April 29, 2021
MoviePass, the subscription-based movie ticketing service that has gone through a series of financial problems, controversy, and fierce criticism has just blundered hugely by exposing the credit card information of tens of thousands of its customers. The problem was an unprotected server that everyone could access, and security researcher Mossab Hussein did exactly that. What the SpiderSilk employee found in the database was a set of 161 million records, many of which were computer-generated logging messages that are needed for the operation of the service. In the set, however, there were also entries of sensitive user information including credit and debit card numbers, their expiration dates, and the balance on the moment of the MoviePass subscription activation.
TechCrunch got the chance to test out the report, figuring that the database was live, and so the number of the entries was growing with time. Until yesterday, the number of exposed credit card numbers was approximately 58000. The worrying part is that most of these records are accompanied by the holder’s names and the postal address of the owner, while the majority of the entries featured unmasked digits and thus were readable. It goes without saying that there was no encryption involved.
The researcher tried to contact MoviePass by sending a notification but he was ignored. TechCrunch succeeded to reach out to the database admin on Tuesday, so it was finally taken offline yesterday. How long the database remained exposed for is unknown, but according to RiskIQ, it was definitely accessible since late June. Until now, MoviePass has not published any clarifying statements about the security incident. However, it is clear that they were not handling their customers' sensitive data responsibly, as they should have been encrypting the records no matter what errors were made in the securing of the server.

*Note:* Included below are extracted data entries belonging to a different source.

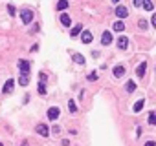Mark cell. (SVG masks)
I'll return each mask as SVG.
<instances>
[{
    "label": "cell",
    "mask_w": 156,
    "mask_h": 146,
    "mask_svg": "<svg viewBox=\"0 0 156 146\" xmlns=\"http://www.w3.org/2000/svg\"><path fill=\"white\" fill-rule=\"evenodd\" d=\"M114 13H116V17H118V18H127V15H129V9H127L125 6H118Z\"/></svg>",
    "instance_id": "cell-7"
},
{
    "label": "cell",
    "mask_w": 156,
    "mask_h": 146,
    "mask_svg": "<svg viewBox=\"0 0 156 146\" xmlns=\"http://www.w3.org/2000/svg\"><path fill=\"white\" fill-rule=\"evenodd\" d=\"M20 20L24 22V24H30L33 20V11L31 9H24V11H20Z\"/></svg>",
    "instance_id": "cell-1"
},
{
    "label": "cell",
    "mask_w": 156,
    "mask_h": 146,
    "mask_svg": "<svg viewBox=\"0 0 156 146\" xmlns=\"http://www.w3.org/2000/svg\"><path fill=\"white\" fill-rule=\"evenodd\" d=\"M8 13H9L11 17L15 15V6H13V4H9V6H8Z\"/></svg>",
    "instance_id": "cell-24"
},
{
    "label": "cell",
    "mask_w": 156,
    "mask_h": 146,
    "mask_svg": "<svg viewBox=\"0 0 156 146\" xmlns=\"http://www.w3.org/2000/svg\"><path fill=\"white\" fill-rule=\"evenodd\" d=\"M37 90H39V93H40V95H46V84H44V82H39Z\"/></svg>",
    "instance_id": "cell-20"
},
{
    "label": "cell",
    "mask_w": 156,
    "mask_h": 146,
    "mask_svg": "<svg viewBox=\"0 0 156 146\" xmlns=\"http://www.w3.org/2000/svg\"><path fill=\"white\" fill-rule=\"evenodd\" d=\"M145 146H156V142H154V141H147Z\"/></svg>",
    "instance_id": "cell-29"
},
{
    "label": "cell",
    "mask_w": 156,
    "mask_h": 146,
    "mask_svg": "<svg viewBox=\"0 0 156 146\" xmlns=\"http://www.w3.org/2000/svg\"><path fill=\"white\" fill-rule=\"evenodd\" d=\"M145 69H147V62H142V64L136 68V75H138V77H143V75H145Z\"/></svg>",
    "instance_id": "cell-12"
},
{
    "label": "cell",
    "mask_w": 156,
    "mask_h": 146,
    "mask_svg": "<svg viewBox=\"0 0 156 146\" xmlns=\"http://www.w3.org/2000/svg\"><path fill=\"white\" fill-rule=\"evenodd\" d=\"M68 108H70V111H72V113H75V111H77V106H75V102H74V101H68Z\"/></svg>",
    "instance_id": "cell-23"
},
{
    "label": "cell",
    "mask_w": 156,
    "mask_h": 146,
    "mask_svg": "<svg viewBox=\"0 0 156 146\" xmlns=\"http://www.w3.org/2000/svg\"><path fill=\"white\" fill-rule=\"evenodd\" d=\"M142 6L147 9V11H152V8H154V4L152 2H149V0H145V2H142Z\"/></svg>",
    "instance_id": "cell-21"
},
{
    "label": "cell",
    "mask_w": 156,
    "mask_h": 146,
    "mask_svg": "<svg viewBox=\"0 0 156 146\" xmlns=\"http://www.w3.org/2000/svg\"><path fill=\"white\" fill-rule=\"evenodd\" d=\"M143 106H145V101H143V99H140V101H136V104H134V106H132V111L138 113V111H142V110H143Z\"/></svg>",
    "instance_id": "cell-11"
},
{
    "label": "cell",
    "mask_w": 156,
    "mask_h": 146,
    "mask_svg": "<svg viewBox=\"0 0 156 146\" xmlns=\"http://www.w3.org/2000/svg\"><path fill=\"white\" fill-rule=\"evenodd\" d=\"M13 88H15V81L13 79H9V81H6V84H4V88H2V93H11L13 91Z\"/></svg>",
    "instance_id": "cell-8"
},
{
    "label": "cell",
    "mask_w": 156,
    "mask_h": 146,
    "mask_svg": "<svg viewBox=\"0 0 156 146\" xmlns=\"http://www.w3.org/2000/svg\"><path fill=\"white\" fill-rule=\"evenodd\" d=\"M52 130H53V133H59V132H61V126H57V124H55Z\"/></svg>",
    "instance_id": "cell-28"
},
{
    "label": "cell",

MoviePass was already in a very tight position, not being able to handle the growing number of subscribers to their service and finding very dubious solutions to deal with their problems. They have repeatedly failed to offer the promised services to their customers, caused confusion and rage with extended outages, and even resetting the passwords of those who are using their services extensively to obstruct them from logging onto the platform. Already, there are reports about the company losing millions each month, so this latest news isn’t helping them to escape the quicksand pit they have been crawling in for quite some time now.